But we have now to say the few words, possible to an English writer, upon the last, the newest, of the French schools: and it cannot be without great caution, great deference, great submission, that I must speak. So sincerely do I feel this; so well do I recognize the difficulty of criticism and the peril of wrong judgment, incident to writers upon a foreign literature: that I will stand aside, and let a more competent writer define the schools, to which belong, not, it may be thought, too happily, the names of décadence or of symbolisme. Here is a concise view of them, by M. Antoni Lange:

"Manque d'Idées et de Formes neuves dans la littérature contemporaine: même chose en peinture et musique avant le Plein-air et le Wagnérisme. Un désir littéraire nouveau parmi l'Europe: la France, avec ses 'Décadents' qu'elle insulte, ouvre la voie.

"Histoire: chute du Romantisme, Parnassiens, le Naturalisme. Le Naturalisme a les tabulæ præsentiæ et absentiæ – métier et préparation, – et non comparationis que possède le Symbolisme, qui est philosophique.

"Baudelaire, Verlaine, Mallarmé.

"Paul Verlaine et son école: Jean Moréas, Jules Laforgue, Gustave Kahn, etc. Cette école n'est pas sortie du Romantisme et le continue.

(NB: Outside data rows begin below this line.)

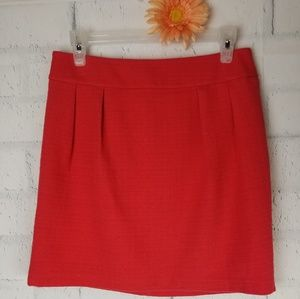Mossimo Dark Coral A-Line Skirt. Size 4.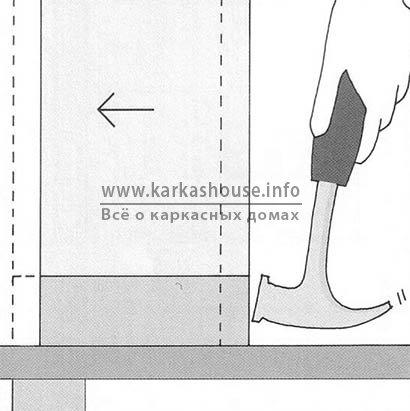 Передвижение каркаса для стеновых панелей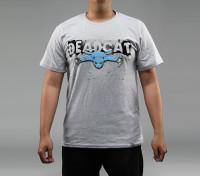 HobbyKing Ropa DeadCat 100pcnt la camisa de algodón (XXL)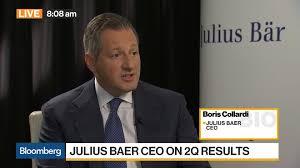 Dresser Rand Job Cuts by Patrick Winters Stories Bloomberg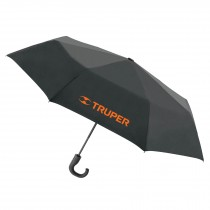 Paraguas de 100 cm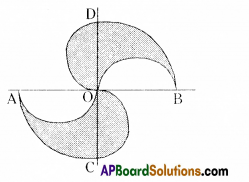 AP Board 8th Class Maths Solutions Chapter 8 Area of Plane Figures Ex 9.2 9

L'école Symboliste et instrumentiste: école de Stéphane Mallarmé, dont René Ghil, Stuart Merrill, Henri de Régnier, Francis Vielé-Griffin, Emile Verhaeren, Georges Khnopff, c'est l'Ecole Nouvelle.

"Forme et matière: Symbole et musique.

"Matière, La poétique nouvelle: le TRAITÉ DU VERBE. Le tout de la théorie symboliste est dans ces mots de Mallarmé: '. . . . . brut et immédiat ici, là essentiel. . . .' La Poésie est un Symbole.

"Le point philosophique de l'Ecole: évolution, perfectionnement de l'humanité, Dieu et religion rationnels, vénération de la Raison, le sentiment dans l'intellect, oubli du Moi, universalisme des Symbolistes.

"Forme. Forme stricte. Enrichissement de la langue. Musique de la langue Française, son histoire: Hugo, [64] Gautier, Banville, Sully-Prudhomme, Baudelaire, Verlaine, Mallarmé.

"Audition colorée. Une langue unissant les formes poetiques, éloquente, plastique, pictorale et musicale: l'INSTRUMENTATION PARLÉE de Rene Ghil.

"Conclusion: C'est là l'Ecole nouvelle: ‘elle est en sa période d'orage et de guerre. Elle deviendra une source d'universalisme actif et créateur pour le siècle qui vient, car il y a en elle les rayons de la Vérité.'"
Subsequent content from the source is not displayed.